I’ve been looking for an excuse to renew my membership in the San Jose Museum of Art (SJMA), and I found it today in the Escher exhibit they currently have on.
Just as context, about a year ago, the SJMA, formerly featuring free admission to all, had to start charging for admission when they lost their funding as their patron Knight Ridder, sold out to the McClatchey company. In retrospect, it’s the best thing that ever happened to the museum. I love the museum, but all too often their exhibits could be painfully sincere thanks to the indulgence of public funding. Now they have to give the locals a reason to pay to come in to the museum: the result is kind of like a small SF MOMA with a geekier vibe, or in other words, the modern art museum San Jose should always have had.
The museum was far busier that I expected it would be on this Easter afternoon. While Kelly explored the view from underneath a bench, I enjoyed watching the various ways people appreciated the optical illusions of Escher and the Op Art. Some people would walk past to get the kinetic effect, while others sat or stood quietly letting their mental perceptions process the movement. People were talking about it to each other, or studying the books laid out on a low table with armchairs around. Perfectly complementing the Silicon Valley demographic that would be drawn to it, the museum put a “Geek Critique” next to a few of the pieces that described the science behind the art. It was the perfect counterpoint to the Exploratorium in San Francisco, which shows the art in science.
The museum also connects to its audience in other ways, and connects its audience to each other. For instance, today it had a small California Funky gallery, with a piece by the godfather of the movement, Robert Arneson:
Next to the description of the piece was an invitation to call a number with your cell phone to either to leave a message telling others what you thought of the piece, or to hear what others had said about it. It was fabulously fun, even hilarious, to call in and hear others being art critic of the moment, in a way listening to a real art critic wouldn’t have been fun at all. In fact, you can call the number too: it’s (408) 795-2165. Just as context, if you look inside the “urinal” it’s yellow and has the word “smile” engraved into it.
Neil and Peter were equally intrigued by a multimedia piece called “Listening Post” which pulled text from the internet and posted them in a beaded skein, as well as speaking them out loud simultaneously. It was eerily entertaining, not just to them, but to the small crowd obviously entranced by it as well. I pushed my family into the exhibit featuring work by collage (and collagist) artist Jess, whose work I’d seen at other local museums. To keep my children entertained long enough for me to enjoy the exhibit, the SJMA had a magnetic collage table which let Neil and Kelly create their own surrealist Jess-style collages temporarily.

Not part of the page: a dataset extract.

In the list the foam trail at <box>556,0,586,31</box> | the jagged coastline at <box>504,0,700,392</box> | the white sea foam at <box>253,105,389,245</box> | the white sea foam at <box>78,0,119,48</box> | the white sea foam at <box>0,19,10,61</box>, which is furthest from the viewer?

The museum isn’t even afraid to make its visitors angry with ugly mediocre art. It featured ballpoint scribblings by Il Lee, who’s apparently been scribbling ballpoint pens dry for 25 years. His wasted life struck me as more sad than infuriating, but then SJMA is still small and could only devote about 2 or 3 rooms to his rubbish. SF MOMA has the luxury of giving whole floors over to hacks like Brice Marden, so they can really piss me off, while still leaving me impressed enough with other features to keep me coming back.
But then, SJMA is now doing a great job in becoming a great museum for San Jose. All too often, non-profit institutions that lose their funding become pitiful beggars, with sub-par appeal and panhandleresque whining. SJMA clearly took another route, and remade itself into a valid art museum. If it keeps it up, it may very well expand and impress–and apall me–as well as major modern art museums can. And if it manages to reflect the technological edge and focus that makes San Jose unique, I’ll be impressed all the more.